I split that cable signal among a TV, a TV/VCR, and five more VHS VCRs. (The TVs are 21" & 32" CRTs without HD capability.) I have a sixth VCR on the reserve stack but it's not connected to the signal. This system records approximately 10 hours per day which spouse fast-forwards through one of the five VCRs for the actual 90 minutes of content that she's interested in watching. Spouse listens through headphones plugged into a 1990s receiver, or we route the audio through a pair of 1983-vintage stereo speakers. We tape anytime something's on, day or night, and sometimes as much as eight hours at a stretch. On a "normal" day I'll have three VCRs running during the 7-9 PM primetime slots. A "max peak" day (every few months) will tie up five VCRs. Two decades of evolution is not pretty but it's functional, robust, and easy to maintain. I have a couple hundred blank VHS tapes but I'm having a heckuva time finding replacement VCRs & remote controls, and that's going to be a show-stopper (literally!) in about five years.

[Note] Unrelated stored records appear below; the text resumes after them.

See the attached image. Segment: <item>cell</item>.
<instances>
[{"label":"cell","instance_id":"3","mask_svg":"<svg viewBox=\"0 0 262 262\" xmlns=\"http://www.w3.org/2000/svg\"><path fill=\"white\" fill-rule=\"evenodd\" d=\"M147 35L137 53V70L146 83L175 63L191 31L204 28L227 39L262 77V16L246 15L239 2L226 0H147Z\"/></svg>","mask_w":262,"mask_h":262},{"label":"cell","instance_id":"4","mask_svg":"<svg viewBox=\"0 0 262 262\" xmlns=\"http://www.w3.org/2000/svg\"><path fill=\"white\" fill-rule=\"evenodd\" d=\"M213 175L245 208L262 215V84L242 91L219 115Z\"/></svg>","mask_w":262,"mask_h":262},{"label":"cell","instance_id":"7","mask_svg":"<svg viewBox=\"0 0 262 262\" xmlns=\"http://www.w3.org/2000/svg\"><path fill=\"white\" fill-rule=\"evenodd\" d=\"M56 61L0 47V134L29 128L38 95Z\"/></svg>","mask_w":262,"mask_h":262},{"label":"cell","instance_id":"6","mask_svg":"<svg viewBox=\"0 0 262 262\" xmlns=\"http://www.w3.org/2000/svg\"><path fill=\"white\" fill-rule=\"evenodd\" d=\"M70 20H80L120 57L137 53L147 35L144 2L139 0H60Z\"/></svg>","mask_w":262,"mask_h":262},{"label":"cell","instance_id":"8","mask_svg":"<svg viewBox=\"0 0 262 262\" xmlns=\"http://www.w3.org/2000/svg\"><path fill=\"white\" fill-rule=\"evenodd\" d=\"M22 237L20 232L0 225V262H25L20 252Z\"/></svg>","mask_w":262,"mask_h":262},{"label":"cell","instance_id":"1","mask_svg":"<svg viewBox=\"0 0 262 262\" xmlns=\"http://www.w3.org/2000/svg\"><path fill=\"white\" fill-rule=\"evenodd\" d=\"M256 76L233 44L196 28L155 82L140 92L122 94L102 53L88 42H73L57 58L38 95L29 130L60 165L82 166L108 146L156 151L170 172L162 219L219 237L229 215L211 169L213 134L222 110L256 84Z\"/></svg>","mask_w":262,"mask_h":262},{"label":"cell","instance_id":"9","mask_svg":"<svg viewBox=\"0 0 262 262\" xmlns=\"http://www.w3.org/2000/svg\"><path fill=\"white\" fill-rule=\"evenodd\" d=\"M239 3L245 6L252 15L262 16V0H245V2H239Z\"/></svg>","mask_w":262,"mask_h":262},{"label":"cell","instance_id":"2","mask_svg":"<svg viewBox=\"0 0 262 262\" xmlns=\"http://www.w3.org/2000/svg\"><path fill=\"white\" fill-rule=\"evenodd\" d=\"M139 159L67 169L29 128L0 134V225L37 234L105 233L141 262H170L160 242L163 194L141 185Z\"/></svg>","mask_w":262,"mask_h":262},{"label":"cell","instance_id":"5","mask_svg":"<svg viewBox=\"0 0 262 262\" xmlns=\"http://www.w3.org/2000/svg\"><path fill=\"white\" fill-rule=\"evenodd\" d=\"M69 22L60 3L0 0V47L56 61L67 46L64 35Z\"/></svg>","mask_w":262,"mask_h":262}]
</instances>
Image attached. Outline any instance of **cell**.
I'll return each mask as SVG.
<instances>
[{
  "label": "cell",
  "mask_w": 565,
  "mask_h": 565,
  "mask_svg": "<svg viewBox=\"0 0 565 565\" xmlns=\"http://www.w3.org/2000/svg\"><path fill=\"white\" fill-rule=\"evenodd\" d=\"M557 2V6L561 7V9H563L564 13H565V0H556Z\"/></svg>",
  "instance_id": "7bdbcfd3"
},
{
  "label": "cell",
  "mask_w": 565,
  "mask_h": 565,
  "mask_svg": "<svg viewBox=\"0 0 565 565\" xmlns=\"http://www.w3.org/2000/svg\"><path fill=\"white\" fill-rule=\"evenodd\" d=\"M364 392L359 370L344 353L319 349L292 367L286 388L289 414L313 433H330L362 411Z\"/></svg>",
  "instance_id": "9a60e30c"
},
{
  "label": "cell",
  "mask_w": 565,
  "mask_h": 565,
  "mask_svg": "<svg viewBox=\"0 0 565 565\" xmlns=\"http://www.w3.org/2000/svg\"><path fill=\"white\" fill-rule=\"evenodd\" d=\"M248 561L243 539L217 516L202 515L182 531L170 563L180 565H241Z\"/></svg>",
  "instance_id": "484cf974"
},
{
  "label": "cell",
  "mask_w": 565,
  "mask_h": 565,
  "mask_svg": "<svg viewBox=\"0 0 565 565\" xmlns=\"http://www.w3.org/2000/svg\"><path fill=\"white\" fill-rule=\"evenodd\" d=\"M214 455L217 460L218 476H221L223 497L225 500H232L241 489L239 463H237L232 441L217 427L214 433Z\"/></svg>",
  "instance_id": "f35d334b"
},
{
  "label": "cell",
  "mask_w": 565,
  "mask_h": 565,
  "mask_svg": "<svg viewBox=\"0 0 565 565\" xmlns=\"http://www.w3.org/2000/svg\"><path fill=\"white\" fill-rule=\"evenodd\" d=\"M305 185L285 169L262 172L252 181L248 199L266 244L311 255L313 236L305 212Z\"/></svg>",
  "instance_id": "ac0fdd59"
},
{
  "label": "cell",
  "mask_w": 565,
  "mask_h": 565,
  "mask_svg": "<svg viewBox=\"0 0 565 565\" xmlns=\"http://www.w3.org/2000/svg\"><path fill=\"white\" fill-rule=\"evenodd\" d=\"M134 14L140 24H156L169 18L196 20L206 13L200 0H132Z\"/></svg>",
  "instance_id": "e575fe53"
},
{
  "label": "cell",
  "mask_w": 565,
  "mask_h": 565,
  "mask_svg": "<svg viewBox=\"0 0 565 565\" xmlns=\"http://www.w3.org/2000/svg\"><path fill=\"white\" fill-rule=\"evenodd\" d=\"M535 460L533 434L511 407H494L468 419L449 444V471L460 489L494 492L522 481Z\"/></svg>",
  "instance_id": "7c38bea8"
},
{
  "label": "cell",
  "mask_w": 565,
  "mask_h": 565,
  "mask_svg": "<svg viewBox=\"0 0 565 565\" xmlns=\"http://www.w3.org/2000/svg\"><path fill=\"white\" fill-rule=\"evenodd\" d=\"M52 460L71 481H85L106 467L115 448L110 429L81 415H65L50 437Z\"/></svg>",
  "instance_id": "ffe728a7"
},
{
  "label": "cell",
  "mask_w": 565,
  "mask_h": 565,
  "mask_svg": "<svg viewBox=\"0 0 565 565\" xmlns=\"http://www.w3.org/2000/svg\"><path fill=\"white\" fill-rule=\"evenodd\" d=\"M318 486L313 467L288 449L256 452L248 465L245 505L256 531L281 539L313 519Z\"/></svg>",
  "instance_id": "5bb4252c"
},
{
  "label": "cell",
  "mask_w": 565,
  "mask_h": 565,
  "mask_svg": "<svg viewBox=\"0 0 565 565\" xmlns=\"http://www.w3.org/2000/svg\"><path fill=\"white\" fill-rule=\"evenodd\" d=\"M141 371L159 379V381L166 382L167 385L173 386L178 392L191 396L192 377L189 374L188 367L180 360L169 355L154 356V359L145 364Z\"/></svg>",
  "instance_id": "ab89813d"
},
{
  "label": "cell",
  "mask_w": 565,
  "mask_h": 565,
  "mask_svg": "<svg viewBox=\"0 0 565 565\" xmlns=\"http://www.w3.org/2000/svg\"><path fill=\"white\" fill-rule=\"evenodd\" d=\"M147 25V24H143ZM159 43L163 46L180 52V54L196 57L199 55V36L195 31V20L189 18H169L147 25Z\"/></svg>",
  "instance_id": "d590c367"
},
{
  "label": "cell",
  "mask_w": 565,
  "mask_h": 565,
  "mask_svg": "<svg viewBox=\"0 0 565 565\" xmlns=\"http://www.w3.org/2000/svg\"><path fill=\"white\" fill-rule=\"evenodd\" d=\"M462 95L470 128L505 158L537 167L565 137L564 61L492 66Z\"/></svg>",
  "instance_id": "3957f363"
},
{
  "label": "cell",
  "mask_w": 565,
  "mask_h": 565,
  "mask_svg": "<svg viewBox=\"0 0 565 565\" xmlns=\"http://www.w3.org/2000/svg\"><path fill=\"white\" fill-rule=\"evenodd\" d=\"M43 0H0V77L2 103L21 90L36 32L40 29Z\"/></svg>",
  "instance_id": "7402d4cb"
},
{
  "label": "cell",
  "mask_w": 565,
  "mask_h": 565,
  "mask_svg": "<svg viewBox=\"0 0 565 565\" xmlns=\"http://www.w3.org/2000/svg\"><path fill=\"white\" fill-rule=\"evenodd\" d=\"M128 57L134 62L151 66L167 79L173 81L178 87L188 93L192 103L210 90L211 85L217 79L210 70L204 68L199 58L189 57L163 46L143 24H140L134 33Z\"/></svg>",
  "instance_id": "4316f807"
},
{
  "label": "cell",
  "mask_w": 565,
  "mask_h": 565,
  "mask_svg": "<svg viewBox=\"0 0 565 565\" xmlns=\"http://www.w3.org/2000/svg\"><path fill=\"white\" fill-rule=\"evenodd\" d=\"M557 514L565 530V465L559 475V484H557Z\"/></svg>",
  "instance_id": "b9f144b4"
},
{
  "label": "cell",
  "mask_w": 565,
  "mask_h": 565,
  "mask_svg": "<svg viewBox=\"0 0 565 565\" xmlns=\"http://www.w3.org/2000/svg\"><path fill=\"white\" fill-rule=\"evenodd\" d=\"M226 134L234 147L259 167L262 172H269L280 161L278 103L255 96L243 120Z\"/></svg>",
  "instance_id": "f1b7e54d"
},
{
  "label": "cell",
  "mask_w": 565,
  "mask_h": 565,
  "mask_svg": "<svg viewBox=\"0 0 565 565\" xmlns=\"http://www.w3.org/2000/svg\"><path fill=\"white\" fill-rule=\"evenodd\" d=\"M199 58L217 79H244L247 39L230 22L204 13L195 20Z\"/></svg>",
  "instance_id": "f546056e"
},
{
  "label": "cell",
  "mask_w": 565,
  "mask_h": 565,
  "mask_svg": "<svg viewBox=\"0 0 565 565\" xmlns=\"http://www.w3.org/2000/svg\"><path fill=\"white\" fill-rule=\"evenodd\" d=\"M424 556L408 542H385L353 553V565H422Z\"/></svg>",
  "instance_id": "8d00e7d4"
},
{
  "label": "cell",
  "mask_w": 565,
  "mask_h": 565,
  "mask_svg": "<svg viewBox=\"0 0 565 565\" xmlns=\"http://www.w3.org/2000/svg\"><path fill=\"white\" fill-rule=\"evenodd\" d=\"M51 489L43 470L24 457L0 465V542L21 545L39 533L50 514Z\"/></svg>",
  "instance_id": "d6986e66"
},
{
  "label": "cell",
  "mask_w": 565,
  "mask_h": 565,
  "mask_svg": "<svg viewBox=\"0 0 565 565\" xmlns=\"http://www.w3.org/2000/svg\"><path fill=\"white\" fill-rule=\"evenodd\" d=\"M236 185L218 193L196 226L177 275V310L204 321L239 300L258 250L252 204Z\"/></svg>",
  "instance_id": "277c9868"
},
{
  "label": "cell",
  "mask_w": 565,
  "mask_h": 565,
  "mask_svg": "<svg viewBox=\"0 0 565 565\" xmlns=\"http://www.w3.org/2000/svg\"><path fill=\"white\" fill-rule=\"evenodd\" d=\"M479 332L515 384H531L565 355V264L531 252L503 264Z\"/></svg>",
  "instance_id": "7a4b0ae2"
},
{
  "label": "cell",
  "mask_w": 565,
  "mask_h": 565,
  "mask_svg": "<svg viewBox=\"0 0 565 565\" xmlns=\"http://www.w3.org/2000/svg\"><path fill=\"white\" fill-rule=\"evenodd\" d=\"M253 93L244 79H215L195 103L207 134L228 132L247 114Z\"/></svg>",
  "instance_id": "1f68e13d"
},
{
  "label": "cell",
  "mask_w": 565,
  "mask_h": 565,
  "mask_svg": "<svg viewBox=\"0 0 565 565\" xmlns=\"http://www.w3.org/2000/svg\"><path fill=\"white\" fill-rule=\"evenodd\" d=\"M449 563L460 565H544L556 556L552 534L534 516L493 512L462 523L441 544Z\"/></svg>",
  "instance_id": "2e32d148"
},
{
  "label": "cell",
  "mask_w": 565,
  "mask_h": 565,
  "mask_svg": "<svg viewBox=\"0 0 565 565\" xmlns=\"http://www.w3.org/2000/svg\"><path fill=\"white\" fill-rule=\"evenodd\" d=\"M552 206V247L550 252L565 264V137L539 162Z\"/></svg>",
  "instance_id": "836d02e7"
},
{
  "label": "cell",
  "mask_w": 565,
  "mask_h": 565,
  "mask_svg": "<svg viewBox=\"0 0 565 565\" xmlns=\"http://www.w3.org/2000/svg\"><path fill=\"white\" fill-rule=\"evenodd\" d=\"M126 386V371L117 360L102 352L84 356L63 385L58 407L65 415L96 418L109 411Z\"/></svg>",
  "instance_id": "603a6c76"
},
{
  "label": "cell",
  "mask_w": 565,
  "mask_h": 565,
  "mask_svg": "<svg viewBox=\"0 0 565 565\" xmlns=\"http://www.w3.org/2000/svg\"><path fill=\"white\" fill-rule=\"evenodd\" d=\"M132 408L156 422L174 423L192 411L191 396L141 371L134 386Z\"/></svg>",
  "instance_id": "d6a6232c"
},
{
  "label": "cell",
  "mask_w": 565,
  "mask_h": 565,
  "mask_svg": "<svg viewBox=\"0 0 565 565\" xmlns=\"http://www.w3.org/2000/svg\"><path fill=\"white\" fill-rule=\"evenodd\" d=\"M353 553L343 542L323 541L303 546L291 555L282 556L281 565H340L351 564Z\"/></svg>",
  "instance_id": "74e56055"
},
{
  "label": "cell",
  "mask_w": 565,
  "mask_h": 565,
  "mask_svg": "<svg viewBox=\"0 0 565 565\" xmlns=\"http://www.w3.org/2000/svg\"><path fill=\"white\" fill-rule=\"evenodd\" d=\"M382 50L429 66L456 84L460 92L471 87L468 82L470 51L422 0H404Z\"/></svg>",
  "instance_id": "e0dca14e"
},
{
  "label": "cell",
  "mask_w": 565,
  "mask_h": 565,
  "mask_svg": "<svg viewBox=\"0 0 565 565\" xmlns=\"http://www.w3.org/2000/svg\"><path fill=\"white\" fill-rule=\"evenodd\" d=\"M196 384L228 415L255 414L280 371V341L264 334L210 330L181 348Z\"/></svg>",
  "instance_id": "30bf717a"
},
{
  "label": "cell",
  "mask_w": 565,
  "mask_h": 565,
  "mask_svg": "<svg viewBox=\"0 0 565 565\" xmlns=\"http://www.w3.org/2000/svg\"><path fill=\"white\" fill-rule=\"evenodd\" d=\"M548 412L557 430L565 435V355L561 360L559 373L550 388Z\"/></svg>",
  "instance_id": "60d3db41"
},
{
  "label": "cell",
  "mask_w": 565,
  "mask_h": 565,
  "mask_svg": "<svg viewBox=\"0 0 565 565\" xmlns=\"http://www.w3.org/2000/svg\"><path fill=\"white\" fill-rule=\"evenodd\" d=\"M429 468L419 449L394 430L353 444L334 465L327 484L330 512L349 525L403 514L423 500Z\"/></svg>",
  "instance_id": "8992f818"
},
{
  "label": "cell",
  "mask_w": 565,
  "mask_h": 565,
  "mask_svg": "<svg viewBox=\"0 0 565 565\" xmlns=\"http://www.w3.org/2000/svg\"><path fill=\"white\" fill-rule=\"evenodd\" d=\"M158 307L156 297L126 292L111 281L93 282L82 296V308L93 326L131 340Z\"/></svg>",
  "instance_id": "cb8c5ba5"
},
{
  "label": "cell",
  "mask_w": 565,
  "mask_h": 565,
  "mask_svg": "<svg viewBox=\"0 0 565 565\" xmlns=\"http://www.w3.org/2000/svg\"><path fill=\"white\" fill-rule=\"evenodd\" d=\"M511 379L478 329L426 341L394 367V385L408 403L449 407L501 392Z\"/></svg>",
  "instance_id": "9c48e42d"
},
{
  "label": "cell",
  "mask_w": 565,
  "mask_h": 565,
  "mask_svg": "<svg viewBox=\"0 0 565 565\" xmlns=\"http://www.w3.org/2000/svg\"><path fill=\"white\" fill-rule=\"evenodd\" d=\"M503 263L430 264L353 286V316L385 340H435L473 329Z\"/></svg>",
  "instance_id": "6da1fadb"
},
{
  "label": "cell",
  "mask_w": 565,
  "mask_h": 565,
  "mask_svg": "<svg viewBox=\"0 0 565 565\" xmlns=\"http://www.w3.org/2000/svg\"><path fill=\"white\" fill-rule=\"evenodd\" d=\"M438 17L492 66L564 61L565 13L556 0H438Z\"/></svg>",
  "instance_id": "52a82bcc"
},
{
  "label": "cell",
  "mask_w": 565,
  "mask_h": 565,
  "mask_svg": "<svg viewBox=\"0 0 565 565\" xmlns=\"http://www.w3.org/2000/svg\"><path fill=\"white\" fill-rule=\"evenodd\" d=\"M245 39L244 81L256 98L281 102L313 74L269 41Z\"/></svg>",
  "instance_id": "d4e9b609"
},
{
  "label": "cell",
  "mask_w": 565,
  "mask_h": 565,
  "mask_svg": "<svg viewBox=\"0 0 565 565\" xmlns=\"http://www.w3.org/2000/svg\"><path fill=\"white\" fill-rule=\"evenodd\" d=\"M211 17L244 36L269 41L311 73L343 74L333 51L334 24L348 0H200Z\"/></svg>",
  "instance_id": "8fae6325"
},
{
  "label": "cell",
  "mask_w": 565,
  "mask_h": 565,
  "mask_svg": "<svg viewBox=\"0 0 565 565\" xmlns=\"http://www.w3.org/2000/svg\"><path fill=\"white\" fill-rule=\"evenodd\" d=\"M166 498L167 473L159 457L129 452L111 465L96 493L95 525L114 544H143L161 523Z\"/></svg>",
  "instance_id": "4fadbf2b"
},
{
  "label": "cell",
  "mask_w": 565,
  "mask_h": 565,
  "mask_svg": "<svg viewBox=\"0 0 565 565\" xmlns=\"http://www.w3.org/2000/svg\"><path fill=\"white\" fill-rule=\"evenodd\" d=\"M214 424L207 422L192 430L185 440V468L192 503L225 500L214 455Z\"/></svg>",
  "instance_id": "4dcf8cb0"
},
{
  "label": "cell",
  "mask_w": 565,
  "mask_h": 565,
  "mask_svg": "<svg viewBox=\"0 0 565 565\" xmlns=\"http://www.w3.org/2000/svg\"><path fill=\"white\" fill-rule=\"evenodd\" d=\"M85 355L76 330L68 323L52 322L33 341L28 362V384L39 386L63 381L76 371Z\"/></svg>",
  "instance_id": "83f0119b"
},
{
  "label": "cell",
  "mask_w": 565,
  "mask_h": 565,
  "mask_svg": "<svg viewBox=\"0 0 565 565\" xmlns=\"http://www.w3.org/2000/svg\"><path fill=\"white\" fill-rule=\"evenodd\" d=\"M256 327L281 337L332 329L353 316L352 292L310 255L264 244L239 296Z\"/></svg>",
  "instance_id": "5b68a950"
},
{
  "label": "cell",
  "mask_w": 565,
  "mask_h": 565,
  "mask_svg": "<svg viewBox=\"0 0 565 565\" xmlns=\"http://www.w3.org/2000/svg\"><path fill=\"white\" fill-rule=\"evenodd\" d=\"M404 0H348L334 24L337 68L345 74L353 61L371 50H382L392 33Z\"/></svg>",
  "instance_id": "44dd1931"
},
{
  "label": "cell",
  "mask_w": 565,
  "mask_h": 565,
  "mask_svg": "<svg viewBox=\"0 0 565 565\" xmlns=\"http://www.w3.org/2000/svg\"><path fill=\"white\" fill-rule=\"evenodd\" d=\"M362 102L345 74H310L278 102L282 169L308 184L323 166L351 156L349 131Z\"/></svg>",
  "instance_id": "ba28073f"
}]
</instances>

I have a VHF antenna in our attic that receives all the local broadcast (analog) signals, most of them better than cable, so until they go off the air I won't need a service to give me "local" programs.
My "dream system" would be able to simultaneously record up to seven signals (from wherever) onto one or more DVRs which would all be able to play back through one TV. We'd need to be able to dump an occasional program to to a second TV but I don't see spouse spending a lot of time burning & swapping DVDs. It could be a cable or even something wireless. I just want to have the operating procedures at the lowest common denominator and a minimum of network admin hassles. Since I'm starting from scratch (and have saved plenty over the years with this old technology), price is not as much of an issue as standardization, ease of use, & reliability. We don't want latest & greatest.
Is anyone using anything even remotely similar to our current system or my dream system? Has anyone had to solve this problem yet?